Burgoo probably didn’t come from Kentucky.

This stew has been a Kentucky tradition for a long time and no one knows where it came from.

With multiple kinds of meat, beans, cabbage, potatoes, carrots, and more simmered in a large pot, burgoo is a guaranteed way to feed a lot of people.

It tastes better when the weather is changeable.

After watching the thoroughbreds finish a morning workout at the track, you can enjoy a burgoo by the track kitchen.

One of their most popular menu items is burgoo, which is the old way with rabbit and elk.

3- Barbecue

The International Bar-B-Q Festival is hosted by the city of Owensboro in Western Kentucky, which is also known as the “Barbecue Capital of the World”.

Mutton barbecue is a Kentucky tradition that can be difficult to find in Lexington.

Blue Door Smokehouse and Red State BBQ have some of the best-pulled pork and brisket in the area.

4- Fried Chicken

When New Circle Road was a dirt track, the Parkette Drive-In opened in 1951.

Along with their Poor Boy sandwich, Parkette was once famous for their original recipe fried chicken, known at the time as “Kentucky Fried Chicken.”
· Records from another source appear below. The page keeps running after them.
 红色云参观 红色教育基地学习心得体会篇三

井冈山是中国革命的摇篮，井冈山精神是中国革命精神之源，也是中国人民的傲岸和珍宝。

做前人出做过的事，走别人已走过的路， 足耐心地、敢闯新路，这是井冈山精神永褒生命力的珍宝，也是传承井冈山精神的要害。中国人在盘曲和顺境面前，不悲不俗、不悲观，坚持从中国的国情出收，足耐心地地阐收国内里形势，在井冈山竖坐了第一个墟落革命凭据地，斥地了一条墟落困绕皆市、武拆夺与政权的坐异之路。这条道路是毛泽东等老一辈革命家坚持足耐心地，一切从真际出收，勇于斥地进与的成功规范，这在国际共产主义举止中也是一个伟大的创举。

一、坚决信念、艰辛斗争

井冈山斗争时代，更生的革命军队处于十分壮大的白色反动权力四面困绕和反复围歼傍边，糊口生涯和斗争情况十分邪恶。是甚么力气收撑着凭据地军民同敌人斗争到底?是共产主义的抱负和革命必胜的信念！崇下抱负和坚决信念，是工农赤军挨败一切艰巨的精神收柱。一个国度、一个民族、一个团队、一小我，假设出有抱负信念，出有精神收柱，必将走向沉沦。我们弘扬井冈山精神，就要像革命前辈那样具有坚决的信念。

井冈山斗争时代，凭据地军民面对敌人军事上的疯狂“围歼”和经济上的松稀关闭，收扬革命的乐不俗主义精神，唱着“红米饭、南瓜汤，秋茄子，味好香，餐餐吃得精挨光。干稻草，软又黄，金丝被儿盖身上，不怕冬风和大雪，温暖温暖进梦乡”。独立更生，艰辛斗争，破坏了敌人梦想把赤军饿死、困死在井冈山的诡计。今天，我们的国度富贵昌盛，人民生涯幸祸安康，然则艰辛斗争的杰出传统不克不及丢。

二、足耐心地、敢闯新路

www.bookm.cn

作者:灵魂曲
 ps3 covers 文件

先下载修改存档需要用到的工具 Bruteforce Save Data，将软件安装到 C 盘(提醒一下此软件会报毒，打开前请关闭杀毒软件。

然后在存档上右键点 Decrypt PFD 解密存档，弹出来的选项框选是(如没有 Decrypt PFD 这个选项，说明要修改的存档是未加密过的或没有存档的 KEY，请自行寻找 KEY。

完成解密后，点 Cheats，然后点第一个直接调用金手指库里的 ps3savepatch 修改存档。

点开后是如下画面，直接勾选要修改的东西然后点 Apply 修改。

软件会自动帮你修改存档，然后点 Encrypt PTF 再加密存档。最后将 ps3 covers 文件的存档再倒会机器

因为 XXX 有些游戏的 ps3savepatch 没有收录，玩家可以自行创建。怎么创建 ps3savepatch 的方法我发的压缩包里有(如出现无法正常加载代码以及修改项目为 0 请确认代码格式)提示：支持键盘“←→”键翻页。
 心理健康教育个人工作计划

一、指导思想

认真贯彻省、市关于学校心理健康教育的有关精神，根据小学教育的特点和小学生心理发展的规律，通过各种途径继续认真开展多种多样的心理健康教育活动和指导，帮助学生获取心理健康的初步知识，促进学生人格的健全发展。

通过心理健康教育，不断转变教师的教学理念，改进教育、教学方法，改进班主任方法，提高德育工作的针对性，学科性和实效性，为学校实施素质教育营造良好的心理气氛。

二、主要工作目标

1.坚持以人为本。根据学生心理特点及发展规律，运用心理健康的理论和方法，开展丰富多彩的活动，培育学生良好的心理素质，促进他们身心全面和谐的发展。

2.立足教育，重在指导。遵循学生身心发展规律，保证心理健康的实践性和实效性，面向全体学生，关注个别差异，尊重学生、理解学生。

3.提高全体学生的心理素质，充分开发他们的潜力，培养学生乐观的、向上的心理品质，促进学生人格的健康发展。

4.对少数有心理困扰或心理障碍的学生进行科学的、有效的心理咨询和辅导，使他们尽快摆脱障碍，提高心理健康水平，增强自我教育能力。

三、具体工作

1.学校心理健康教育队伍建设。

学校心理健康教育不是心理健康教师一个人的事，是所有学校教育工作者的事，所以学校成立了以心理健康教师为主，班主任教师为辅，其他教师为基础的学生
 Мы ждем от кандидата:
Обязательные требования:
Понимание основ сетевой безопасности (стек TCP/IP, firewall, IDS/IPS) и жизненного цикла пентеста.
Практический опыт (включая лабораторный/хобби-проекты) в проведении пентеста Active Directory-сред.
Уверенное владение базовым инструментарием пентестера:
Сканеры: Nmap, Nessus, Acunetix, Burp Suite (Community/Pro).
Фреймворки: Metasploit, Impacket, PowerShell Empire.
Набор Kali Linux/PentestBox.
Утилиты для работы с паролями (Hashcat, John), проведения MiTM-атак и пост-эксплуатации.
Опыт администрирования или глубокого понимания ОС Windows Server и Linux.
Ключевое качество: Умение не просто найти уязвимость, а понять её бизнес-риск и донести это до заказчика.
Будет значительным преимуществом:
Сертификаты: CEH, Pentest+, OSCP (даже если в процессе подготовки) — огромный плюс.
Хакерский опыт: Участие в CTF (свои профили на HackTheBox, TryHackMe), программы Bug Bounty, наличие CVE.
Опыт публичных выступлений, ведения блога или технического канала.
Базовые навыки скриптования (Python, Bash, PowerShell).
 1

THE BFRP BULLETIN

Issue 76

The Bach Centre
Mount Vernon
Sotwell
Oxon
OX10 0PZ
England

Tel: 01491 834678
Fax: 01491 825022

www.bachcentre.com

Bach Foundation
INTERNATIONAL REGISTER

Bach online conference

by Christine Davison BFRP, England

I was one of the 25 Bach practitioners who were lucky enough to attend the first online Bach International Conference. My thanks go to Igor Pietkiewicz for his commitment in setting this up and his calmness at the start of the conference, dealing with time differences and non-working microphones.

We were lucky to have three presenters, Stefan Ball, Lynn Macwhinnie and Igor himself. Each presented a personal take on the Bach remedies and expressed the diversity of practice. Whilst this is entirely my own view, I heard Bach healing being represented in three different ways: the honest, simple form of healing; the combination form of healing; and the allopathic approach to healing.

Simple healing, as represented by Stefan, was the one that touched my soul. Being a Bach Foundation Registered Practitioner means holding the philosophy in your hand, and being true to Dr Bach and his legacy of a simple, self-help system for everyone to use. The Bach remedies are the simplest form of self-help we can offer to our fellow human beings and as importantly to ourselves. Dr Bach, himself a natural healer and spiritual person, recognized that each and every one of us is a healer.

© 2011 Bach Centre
Nowadays, you can find some memorable fried chicken in different establishments.

Fried chicken is very popular at the Merrick Inn.

If you’re looking for a quick fix without a dress code, try fried chicken from the deli.

5- Catfish

Central Kentucky’s rivers and creeks are full of catfish, so it’s no surprise that fried catfish shows up on many menus.

Kentucky Proud catfish should be used in the best iteration, and everything else should be prepared with batter from Weisenberger Mill.

All of Chef OuitaMichel’s restaurants tick all the boxes.

Kentucky catfish can be found at Smithtown Seafood or her restaurant in the Summit.

6- Lamb Fries

Lamb fries are not for the squeamish, but they were once a very popular food to try in the city.

Nowadays it can be difficult to find lamb fries in restaurants, but they are a regular feature on the menu at the oldest restaurant in the area.

The legendary Nighthawk Special is an 8-ounce tenderloin served with a Diego salad, and is a great option if you aren’t as adventurous as your dinner date.

7- Kentucky Beer Cheese

Kentucky is the birthplace of beer cheese and Hall’s on the River has been at the top of the game for 50 years.

Queen Elizabeth II left with a tub of beer cheese because she liked it so much, according to reports.

Competition is fierce and many brands have hit the market.

It is possible to add beer cheese to a burger as a rich, slightly spicy enhancement.

Kentucky’s Benedictine spread is an older one.

The spread was once meant for cucumber sandwiches, but can be eaten on any sandwich or dip for veggies.

8- Sticky Buns

There is an old-fashioned, Pennsylvania Dutch breakfast food called sticky buns, and the buns from Spalding’s Bakery are famous.

Since 1929, Spalding’s has been baking everything from doughnuts to sticky buns.

The doughnuts are made by hand before they are fried.

Locals line up at the door of this cash-only institution that often sells out early.

9- Appalachian Food

A short drive to the east is where many of the city’s residents came from.

These people brought a lot of their food traditions with them, making it a great place to try some classic comfort foods.